─── Extract provided ───
Cafe Racer 1 year later: Gun control, mental health progress?

SEATTLE -- May 30, 2012, is a day that’s hard to forget.  Mayor Mike McGinn says it’s been one of his toughest in office.

“When the day began, we knew there had been the murders at Café Racer and then the murder outside Town Hall downtown, and we had somebody on the loose who was dangerous,” said McGinn.

Gunman Ian Stawicki, who shot to death four people at Cafe Racer in the University District and later a woman on First Hill while carjacking her vehicle, ultimately took his own life on a West Seattle sidewalk.  He was a man with a history of mental illness, whose father tried unsuccessfully to get him help.

“We heard things like the Army is out to get my memory. He had foamed at the mouth and had these rants about the world and how it ought to be and they were not easy to listen to, but it was never I’m going to go over there and kill those people,” said Ian's father, Walt Stawicki.

After the shooting, there was a push for tougher gun laws in our state.

“We just haven’t seen action at the legislative levels and it was always my position that’s not what we should look at. We had to look at what we could do locally,” said McGinn.

The mayor said that includes police violence emphasis patrols, gun buy-back programs, and expanding the city’s youth violence prevention initiative.

The one-year anniversary of the Café Racer shooting also marks the beginning of a grass-roots campaign to bring gun control legislation to Washington voters.

“We plan to file our initiative in the next week or so. We’ll be pursuing the background checks path that was tried during the Legislature and failed by a couple votes of getting it through. We’re looking forward to getting out on the street and gathering signatures next fall,” said Christian Sinderman with the Washington Alliance for Gun Responsibility.

There has also been a push for more help for the mentally ill.

“So many times you hear families saying, we tried to get help (but) we couldn’t get help because they didn’t meet the law for being held against their will,” said state Rep. Tami Green, D-Lakewood.

This month, Gov. Jay Inslee signed Green’s bill into law. It makes it easier to commit someone against their will when they pose a potential danger by taking into account a person’s history of mental health and input from family and friends.  There are changes coming on the federal level, too.

“Medicaid will cover single adult males for the first time, and that’s a really dramatic difference,” said McGinn. “That coverage won’t start until the fall, but what it means is there is a population that has had no access to health care, may have mental health issues and we can start connecting them.”

Café Racer will be closed Thursday (May 30) in remembrance of the shooting victims.
───
**Check your understanding**
(a) Translate this sentence from the Cafe Racer anniversary article into Spanish: "After the shooting, there was a push for tougher gun laws in our state."
(b) From the Cafe Racer anniversary article, write out word for word the passage that begins with the words containing "SEATTLE -- May" and ends with "father, Walt Stawicki.".
─── Supplied entries ───
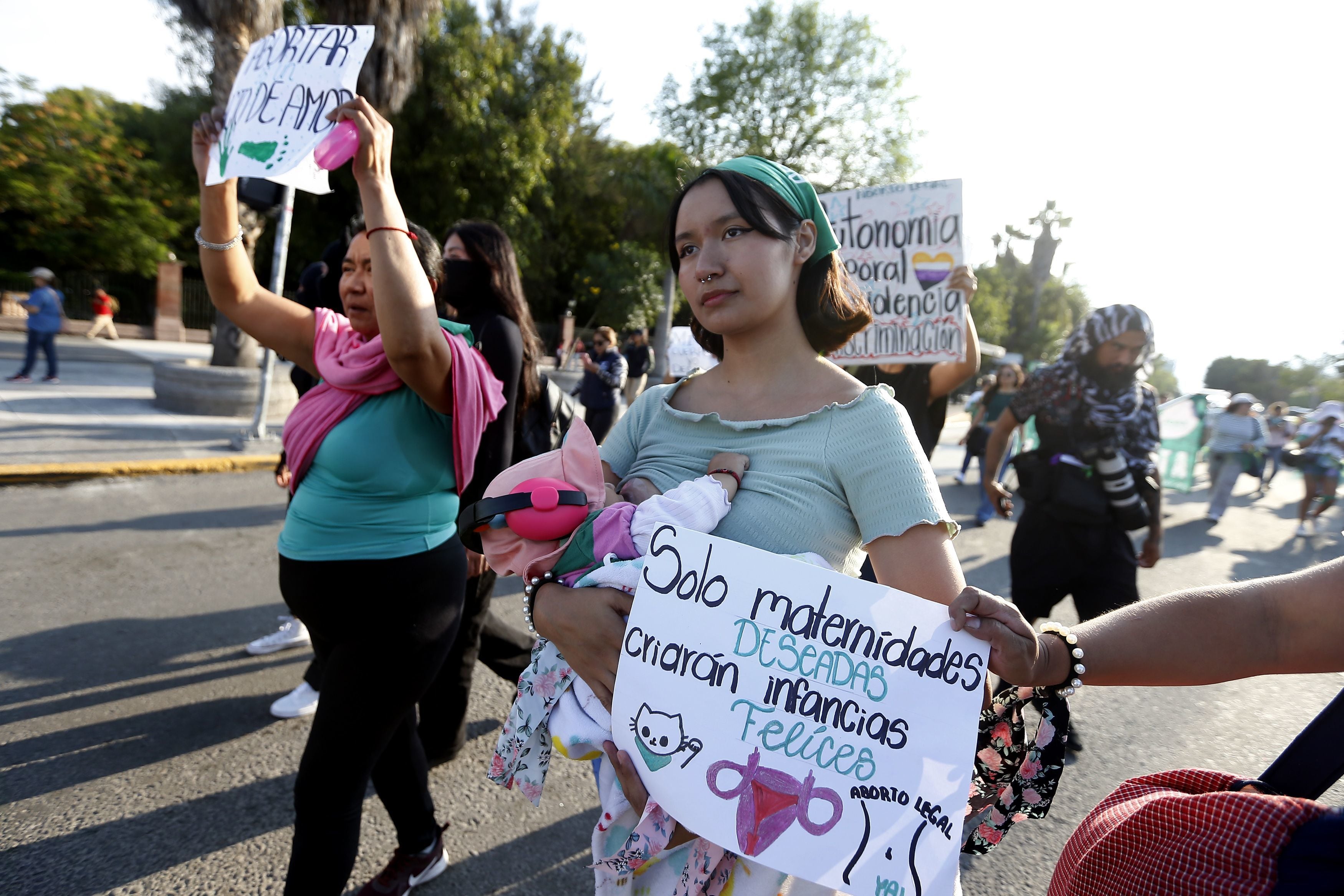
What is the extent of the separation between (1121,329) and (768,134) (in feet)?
92.1

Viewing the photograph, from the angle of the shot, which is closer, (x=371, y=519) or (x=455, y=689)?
(x=371, y=519)

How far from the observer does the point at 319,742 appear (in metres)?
1.83

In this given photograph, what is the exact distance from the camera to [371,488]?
2018 mm

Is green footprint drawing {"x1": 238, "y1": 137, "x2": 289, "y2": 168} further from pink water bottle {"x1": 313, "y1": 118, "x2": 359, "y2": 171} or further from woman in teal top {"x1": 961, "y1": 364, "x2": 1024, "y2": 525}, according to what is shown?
woman in teal top {"x1": 961, "y1": 364, "x2": 1024, "y2": 525}

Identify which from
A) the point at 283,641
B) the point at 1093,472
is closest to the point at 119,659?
the point at 283,641

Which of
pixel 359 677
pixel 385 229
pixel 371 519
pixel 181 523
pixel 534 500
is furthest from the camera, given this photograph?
pixel 181 523

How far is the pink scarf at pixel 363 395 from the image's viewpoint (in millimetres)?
2000

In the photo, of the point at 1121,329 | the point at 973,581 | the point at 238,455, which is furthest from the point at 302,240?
the point at 1121,329

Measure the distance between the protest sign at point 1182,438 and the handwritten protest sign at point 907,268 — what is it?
32.4 ft

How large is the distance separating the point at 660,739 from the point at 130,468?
7.76 m

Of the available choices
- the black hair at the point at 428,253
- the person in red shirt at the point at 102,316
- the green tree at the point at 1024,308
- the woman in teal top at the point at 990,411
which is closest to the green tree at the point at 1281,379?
the woman in teal top at the point at 990,411

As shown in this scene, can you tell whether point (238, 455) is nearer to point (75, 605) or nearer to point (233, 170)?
point (75, 605)

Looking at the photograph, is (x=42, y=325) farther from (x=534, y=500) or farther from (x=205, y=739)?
(x=534, y=500)

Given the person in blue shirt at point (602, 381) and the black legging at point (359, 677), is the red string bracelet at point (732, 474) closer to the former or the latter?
the black legging at point (359, 677)
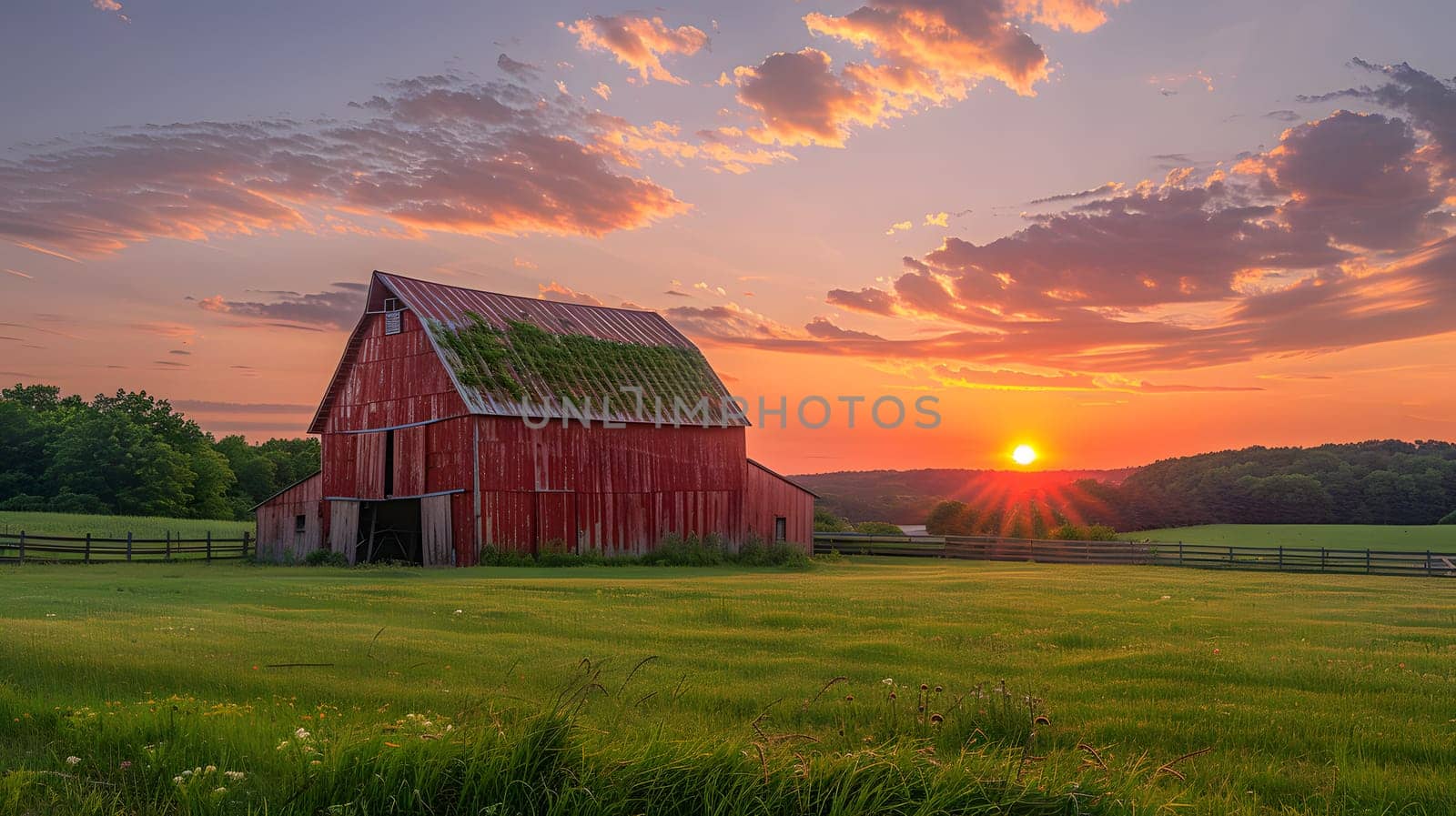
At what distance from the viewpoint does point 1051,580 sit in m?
35.3

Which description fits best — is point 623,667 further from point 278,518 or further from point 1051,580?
point 278,518

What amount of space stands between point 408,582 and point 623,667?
17596 mm

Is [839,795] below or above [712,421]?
below

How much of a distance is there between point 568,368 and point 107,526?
40480 mm

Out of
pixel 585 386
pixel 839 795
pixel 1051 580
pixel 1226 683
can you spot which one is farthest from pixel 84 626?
pixel 585 386

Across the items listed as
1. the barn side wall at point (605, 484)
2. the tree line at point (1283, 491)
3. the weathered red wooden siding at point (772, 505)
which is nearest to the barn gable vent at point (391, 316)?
the barn side wall at point (605, 484)

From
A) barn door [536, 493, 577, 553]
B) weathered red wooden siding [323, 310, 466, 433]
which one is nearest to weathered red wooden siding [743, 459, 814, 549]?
barn door [536, 493, 577, 553]

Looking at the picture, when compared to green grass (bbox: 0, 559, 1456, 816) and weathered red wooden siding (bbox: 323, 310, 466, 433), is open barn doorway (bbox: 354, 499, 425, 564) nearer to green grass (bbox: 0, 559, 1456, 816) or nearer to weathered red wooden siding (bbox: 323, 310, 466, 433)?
weathered red wooden siding (bbox: 323, 310, 466, 433)

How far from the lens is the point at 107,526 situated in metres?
69.1

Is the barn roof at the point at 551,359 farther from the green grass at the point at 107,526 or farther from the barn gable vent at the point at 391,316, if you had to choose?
the green grass at the point at 107,526

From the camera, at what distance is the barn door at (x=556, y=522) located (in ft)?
143

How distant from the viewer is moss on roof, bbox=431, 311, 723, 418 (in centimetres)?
4412

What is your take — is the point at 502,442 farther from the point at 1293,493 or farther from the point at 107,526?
the point at 1293,493

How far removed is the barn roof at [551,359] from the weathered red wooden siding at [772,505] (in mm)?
3066
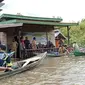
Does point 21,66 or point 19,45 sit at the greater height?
point 19,45

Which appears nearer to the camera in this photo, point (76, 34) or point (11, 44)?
point (11, 44)

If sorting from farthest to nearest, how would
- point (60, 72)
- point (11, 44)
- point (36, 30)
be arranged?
point (36, 30), point (11, 44), point (60, 72)

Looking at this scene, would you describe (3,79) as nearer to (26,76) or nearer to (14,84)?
(14,84)

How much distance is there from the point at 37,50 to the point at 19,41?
7.20ft

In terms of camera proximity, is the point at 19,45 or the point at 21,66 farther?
the point at 19,45

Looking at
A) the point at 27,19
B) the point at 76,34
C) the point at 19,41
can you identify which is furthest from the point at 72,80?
the point at 76,34

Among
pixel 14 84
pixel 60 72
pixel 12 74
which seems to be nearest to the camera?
pixel 14 84

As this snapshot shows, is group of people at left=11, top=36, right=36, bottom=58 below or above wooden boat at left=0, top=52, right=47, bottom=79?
above

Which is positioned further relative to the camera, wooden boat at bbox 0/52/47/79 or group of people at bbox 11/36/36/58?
group of people at bbox 11/36/36/58

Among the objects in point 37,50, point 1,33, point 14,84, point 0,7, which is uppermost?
point 0,7

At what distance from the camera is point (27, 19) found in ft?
76.9

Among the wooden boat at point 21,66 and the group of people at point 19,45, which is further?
the group of people at point 19,45

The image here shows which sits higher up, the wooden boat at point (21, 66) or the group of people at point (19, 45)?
the group of people at point (19, 45)

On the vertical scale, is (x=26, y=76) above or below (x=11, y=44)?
below
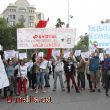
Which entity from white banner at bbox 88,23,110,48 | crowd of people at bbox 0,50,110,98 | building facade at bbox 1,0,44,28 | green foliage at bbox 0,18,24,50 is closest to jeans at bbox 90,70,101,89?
crowd of people at bbox 0,50,110,98

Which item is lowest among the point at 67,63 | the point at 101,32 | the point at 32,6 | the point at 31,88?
the point at 31,88

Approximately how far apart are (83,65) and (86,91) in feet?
3.85

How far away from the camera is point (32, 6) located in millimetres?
177000

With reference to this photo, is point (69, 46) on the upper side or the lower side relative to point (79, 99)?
upper

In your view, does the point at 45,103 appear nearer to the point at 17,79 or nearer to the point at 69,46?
the point at 17,79

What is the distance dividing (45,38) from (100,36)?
259 centimetres

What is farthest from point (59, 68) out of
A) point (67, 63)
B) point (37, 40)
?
point (37, 40)

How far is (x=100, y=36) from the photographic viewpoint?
768 inches

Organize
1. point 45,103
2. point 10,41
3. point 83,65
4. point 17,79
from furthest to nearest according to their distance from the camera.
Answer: point 10,41 < point 83,65 < point 17,79 < point 45,103

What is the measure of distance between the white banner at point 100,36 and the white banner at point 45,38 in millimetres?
956

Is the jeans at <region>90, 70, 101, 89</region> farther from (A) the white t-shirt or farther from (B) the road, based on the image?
(A) the white t-shirt

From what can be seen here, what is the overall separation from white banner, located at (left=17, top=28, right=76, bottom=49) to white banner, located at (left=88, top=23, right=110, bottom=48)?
956mm

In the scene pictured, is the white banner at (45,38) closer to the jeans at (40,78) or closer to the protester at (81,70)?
the protester at (81,70)

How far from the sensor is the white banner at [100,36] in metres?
19.2
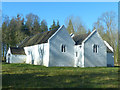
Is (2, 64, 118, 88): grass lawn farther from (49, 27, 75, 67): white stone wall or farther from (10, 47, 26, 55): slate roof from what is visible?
(10, 47, 26, 55): slate roof

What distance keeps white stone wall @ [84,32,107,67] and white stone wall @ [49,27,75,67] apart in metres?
2.51

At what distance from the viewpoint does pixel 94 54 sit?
33.4m

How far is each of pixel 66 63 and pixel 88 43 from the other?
198 inches

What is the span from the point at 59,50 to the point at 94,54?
611 cm

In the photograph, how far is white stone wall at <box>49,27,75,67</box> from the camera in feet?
105

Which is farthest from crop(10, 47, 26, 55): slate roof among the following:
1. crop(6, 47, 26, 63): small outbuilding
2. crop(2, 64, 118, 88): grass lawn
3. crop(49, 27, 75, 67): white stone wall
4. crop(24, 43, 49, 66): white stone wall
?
crop(2, 64, 118, 88): grass lawn

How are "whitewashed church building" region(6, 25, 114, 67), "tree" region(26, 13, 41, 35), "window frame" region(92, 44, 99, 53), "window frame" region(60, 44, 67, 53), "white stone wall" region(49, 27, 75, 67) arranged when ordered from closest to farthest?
"white stone wall" region(49, 27, 75, 67) → "whitewashed church building" region(6, 25, 114, 67) → "window frame" region(60, 44, 67, 53) → "window frame" region(92, 44, 99, 53) → "tree" region(26, 13, 41, 35)

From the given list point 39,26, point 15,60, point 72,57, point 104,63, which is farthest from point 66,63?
point 39,26

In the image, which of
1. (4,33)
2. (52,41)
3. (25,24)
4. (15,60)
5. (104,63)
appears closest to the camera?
(52,41)

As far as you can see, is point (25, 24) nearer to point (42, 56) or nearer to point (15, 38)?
point (15, 38)

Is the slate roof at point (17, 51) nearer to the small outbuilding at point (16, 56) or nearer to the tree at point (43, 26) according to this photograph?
the small outbuilding at point (16, 56)

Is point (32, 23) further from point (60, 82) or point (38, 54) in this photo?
point (60, 82)

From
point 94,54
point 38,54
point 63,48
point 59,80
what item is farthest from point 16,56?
point 59,80

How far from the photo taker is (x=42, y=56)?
3450 cm
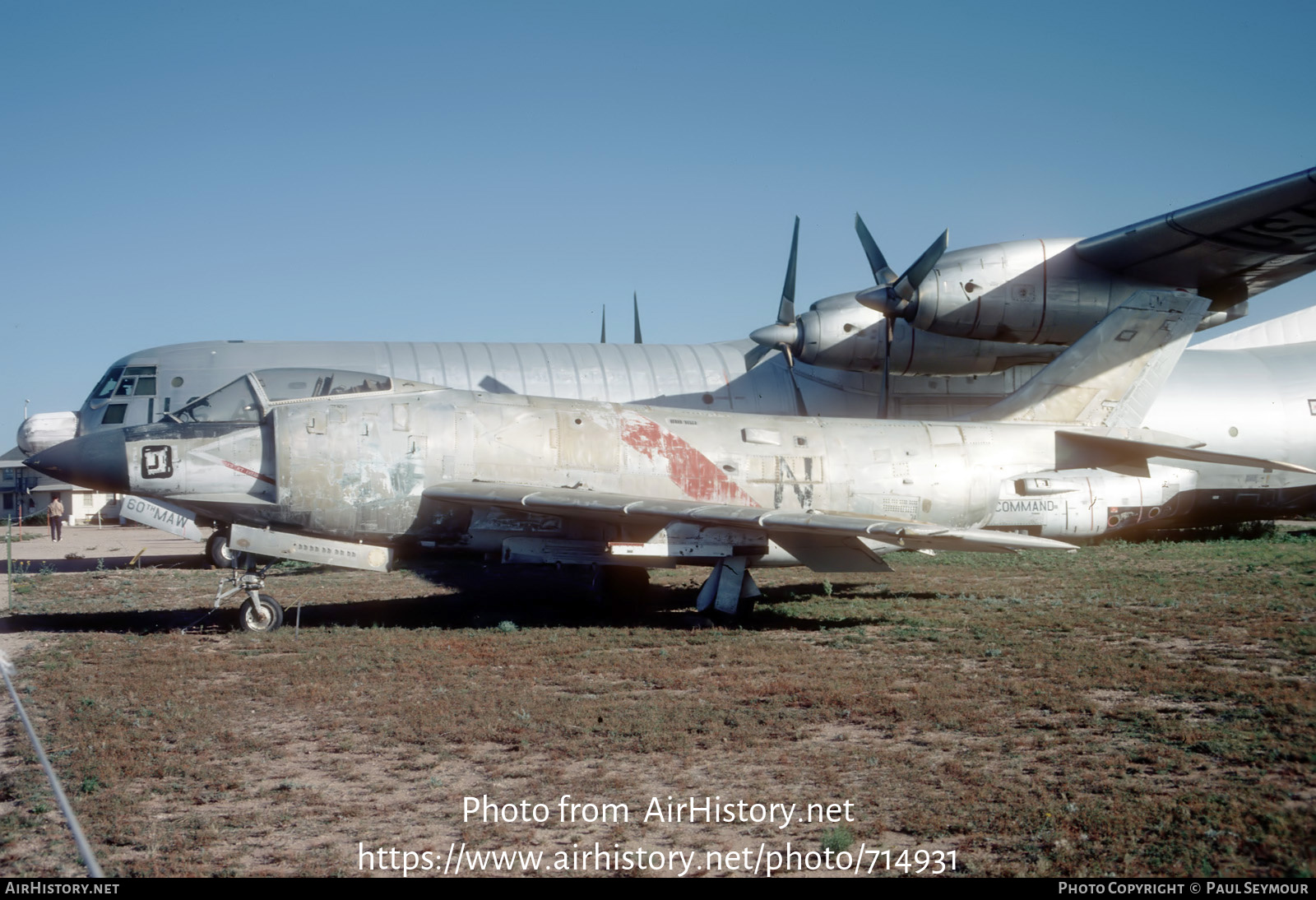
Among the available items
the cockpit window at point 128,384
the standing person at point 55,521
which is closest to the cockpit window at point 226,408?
the cockpit window at point 128,384

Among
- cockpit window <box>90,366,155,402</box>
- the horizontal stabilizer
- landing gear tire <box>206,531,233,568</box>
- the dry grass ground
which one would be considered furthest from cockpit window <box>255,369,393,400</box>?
the horizontal stabilizer

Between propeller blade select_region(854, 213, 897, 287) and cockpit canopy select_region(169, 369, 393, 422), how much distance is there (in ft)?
36.7

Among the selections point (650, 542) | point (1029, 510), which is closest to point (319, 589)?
point (650, 542)

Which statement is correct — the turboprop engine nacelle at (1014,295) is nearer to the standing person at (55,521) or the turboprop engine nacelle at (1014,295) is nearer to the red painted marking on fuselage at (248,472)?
the red painted marking on fuselage at (248,472)

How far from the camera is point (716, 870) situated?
488 centimetres

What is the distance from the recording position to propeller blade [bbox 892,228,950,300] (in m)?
17.8

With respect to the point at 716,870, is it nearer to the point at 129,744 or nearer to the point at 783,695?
the point at 783,695

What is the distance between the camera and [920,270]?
1808 centimetres

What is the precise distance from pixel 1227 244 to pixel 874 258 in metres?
6.59

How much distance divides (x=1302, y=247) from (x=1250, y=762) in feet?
47.7

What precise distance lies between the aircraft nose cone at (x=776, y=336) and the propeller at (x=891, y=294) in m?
1.48

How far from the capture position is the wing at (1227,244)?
51.4 feet

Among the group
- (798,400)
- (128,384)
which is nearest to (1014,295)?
(798,400)

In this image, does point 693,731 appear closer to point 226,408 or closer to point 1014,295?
point 226,408
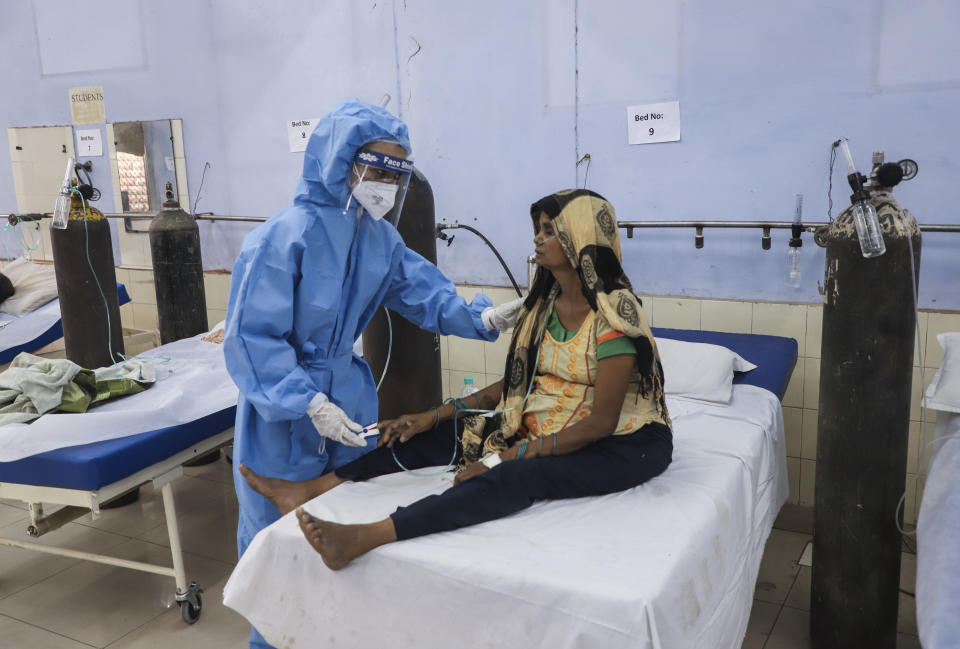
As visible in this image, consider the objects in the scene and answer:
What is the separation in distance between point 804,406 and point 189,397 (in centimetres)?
235

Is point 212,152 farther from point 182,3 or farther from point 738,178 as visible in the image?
point 738,178

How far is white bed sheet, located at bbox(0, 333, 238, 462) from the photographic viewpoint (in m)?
2.28

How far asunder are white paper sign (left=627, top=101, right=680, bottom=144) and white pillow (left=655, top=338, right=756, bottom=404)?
2.94ft

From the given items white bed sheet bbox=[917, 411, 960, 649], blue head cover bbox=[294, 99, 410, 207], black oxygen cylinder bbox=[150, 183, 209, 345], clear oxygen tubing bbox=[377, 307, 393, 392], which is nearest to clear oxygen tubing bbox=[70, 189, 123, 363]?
black oxygen cylinder bbox=[150, 183, 209, 345]

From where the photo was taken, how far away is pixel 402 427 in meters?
2.14

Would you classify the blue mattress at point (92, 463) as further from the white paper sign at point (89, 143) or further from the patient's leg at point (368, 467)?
the white paper sign at point (89, 143)

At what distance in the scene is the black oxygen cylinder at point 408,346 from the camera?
8.92 feet

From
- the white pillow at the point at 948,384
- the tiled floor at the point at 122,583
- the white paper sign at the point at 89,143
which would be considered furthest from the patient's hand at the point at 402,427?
the white paper sign at the point at 89,143

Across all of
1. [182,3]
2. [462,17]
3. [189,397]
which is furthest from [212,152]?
[189,397]

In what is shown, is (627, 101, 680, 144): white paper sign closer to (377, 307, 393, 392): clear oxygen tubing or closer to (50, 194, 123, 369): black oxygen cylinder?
(377, 307, 393, 392): clear oxygen tubing

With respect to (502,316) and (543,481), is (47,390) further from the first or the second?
(543,481)

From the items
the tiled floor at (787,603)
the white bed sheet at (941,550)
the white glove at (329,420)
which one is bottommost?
the tiled floor at (787,603)

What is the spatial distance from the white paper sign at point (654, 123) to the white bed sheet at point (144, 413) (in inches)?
75.8

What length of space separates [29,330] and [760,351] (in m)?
3.73
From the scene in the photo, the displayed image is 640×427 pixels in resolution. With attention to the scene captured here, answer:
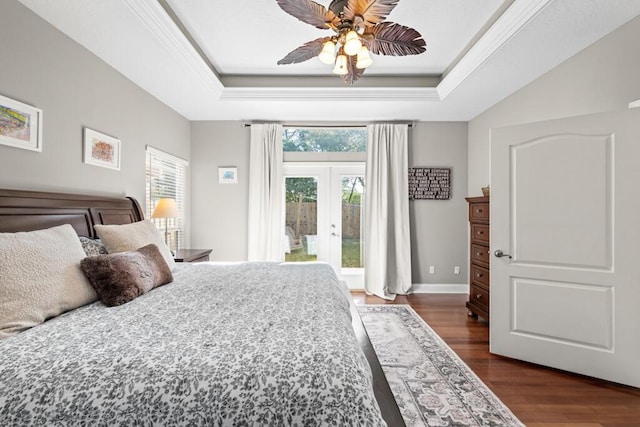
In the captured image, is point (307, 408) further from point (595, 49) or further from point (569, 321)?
point (595, 49)

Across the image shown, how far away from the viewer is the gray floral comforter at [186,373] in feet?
2.65

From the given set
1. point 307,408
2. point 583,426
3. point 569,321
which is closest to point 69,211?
point 307,408

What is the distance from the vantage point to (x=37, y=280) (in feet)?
4.27

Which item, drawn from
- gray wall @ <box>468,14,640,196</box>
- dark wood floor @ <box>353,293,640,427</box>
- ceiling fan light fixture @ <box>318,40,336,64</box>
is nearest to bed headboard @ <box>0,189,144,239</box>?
ceiling fan light fixture @ <box>318,40,336,64</box>

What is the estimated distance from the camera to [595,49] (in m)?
2.36

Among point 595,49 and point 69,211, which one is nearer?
point 69,211

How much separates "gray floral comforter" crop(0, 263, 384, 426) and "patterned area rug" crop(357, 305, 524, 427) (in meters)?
1.04

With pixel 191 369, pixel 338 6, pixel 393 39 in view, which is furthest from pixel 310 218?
pixel 191 369

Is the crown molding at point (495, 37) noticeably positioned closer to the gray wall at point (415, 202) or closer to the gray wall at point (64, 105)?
the gray wall at point (415, 202)

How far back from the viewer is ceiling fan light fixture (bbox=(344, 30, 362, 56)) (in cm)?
180

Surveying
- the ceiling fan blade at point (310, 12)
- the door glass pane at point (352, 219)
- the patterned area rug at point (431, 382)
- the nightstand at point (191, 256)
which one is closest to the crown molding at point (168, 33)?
the ceiling fan blade at point (310, 12)

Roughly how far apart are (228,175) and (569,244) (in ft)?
13.1

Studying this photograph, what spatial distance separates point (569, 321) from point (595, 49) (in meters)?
2.14

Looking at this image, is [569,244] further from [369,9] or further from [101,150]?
───
**Solution list**
(a) Después del tiroteo, hubo un impulso para endurecer las leyes sobre armas en nuestro estado.

(b)
SEATTLE -- May 30, 2012, is a day that’s hard to forget.  Mayor Mike McGinn says it’s been one of his toughest in office.

“When the day began, we knew there had been the murders at Café Racer and then the murder outside Town Hall downtown, and we had somebody on the loose who was dangerous,” said McGinn.

Gunman Ian Stawicki, who shot to death four people at Cafe Racer in the University District and later a woman on First Hill while carjacking her vehicle, ultimately took his own life on a West Seattle sidewalk.  He was a man with a history of mental illness, whose father tried unsuccessfully to get him help.

“We heard things like the Army is out to get my memory. He had foamed at the mouth and had these rants about the world and how it ought to be and they were not easy to listen to, but it was never I’m going to go over there and kill those people,” said Ian's father, Walt Stawicki.